The anti-apoptotic MAP kinase pathway is inhibited in NIH3T3 fibroblasts with increased expression of phosphatidylinositol transfer protein β

Mouse NIH3T3 fibroblast cells overexpressing phosphatidylinositol transfer protein ß (PI-TPß, SPIß cells) demonstrate a low rate of proliferation and a high sensitivity towards UV-induced apoptosis when compared with wtNIH3T3 cells. In contrast, SPIßS262A cells overexpressing a mutant PI-TPß that lacks the protein kinase C-dependent phosphorylation site Ser-262, demonstrate a phenotype comparable with wtNIH3T3 cells. This suggests that the phosphorylation of Ser-262 in PI-TPß is involved in the regulation of apoptosis. Conditioned medium (CM) from wtNIH3T3 cells contains bioactive factors, presumably arachidonic acid metabolites [H. Bunte, et al., 2006; M. Schenning, et al., 2004] that are able to protect SPIß cells against UV-induced apoptosis.CMfrom SPIß cells lacks this protective activity.

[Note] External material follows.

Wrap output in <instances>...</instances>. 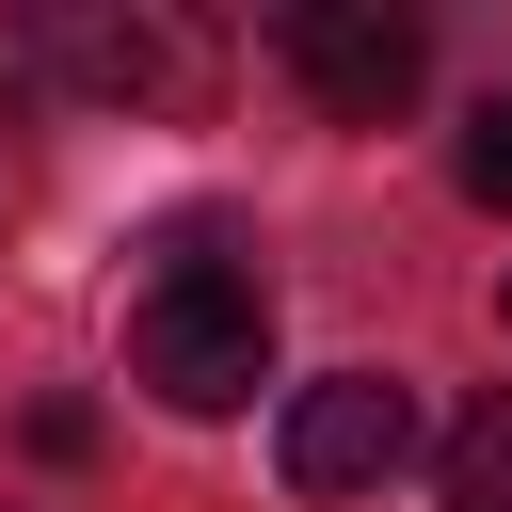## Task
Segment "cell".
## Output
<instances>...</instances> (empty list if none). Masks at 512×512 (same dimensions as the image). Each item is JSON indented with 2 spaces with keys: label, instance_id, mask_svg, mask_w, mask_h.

However, after heat denaturation CM from SPIß cells regains a protective activity comparable with that of wtNIH3T3 cells. This indicates that CM from SPIß cells contains an antagonistic factor interfering with the anti-apoptotic activity present. SPIßS262A cells do not produce the antagonist suggesting that phosphorylation of Ser-262 is required. Moreover, in line with the apparent lack of anti-apoptotic activity, CM from SPIß cells does not induce the expression of COX-2 or the activation of p42/p44 MAP kinase in SPIß cells. In contrast, CM from wtNIH3T3 and SPIßS262A cells or heat-treated CM from SPIß cells does induce these anti-apoptotic markers. Since we have previously shown that some of the arachidonic acid metabolites present in CM from wtNIH3T3 cells are prostaglandin (PG) E2 and PGF2a, we investigated the effect of these PGs on cell survival. Although PGE2 and PGF2a were found to protect wtNIH3T3 and SPIßS262A cells against UV-induced apoptosis, these PGs failed to rescue SPIß cells. The fact that the concentrations of PGE2 and PGF2a in the CM from SPIß cells and wtNIH3T3 cells were found to be comparable suggests that the failure of these PGs to protect SPIß cells could render these cells more apoptosis sensitive. Concomitantly, upon incubation with PGE2 and PGF2a, an increased expression of COX-2 and activation of p42/p44 MAP kinase were observed in wtNIH3T3 and SPIßS262A cells but not in SPIß cells. Hence, it appears that specific mechanisms of cell survival are impaired in SPIß cells.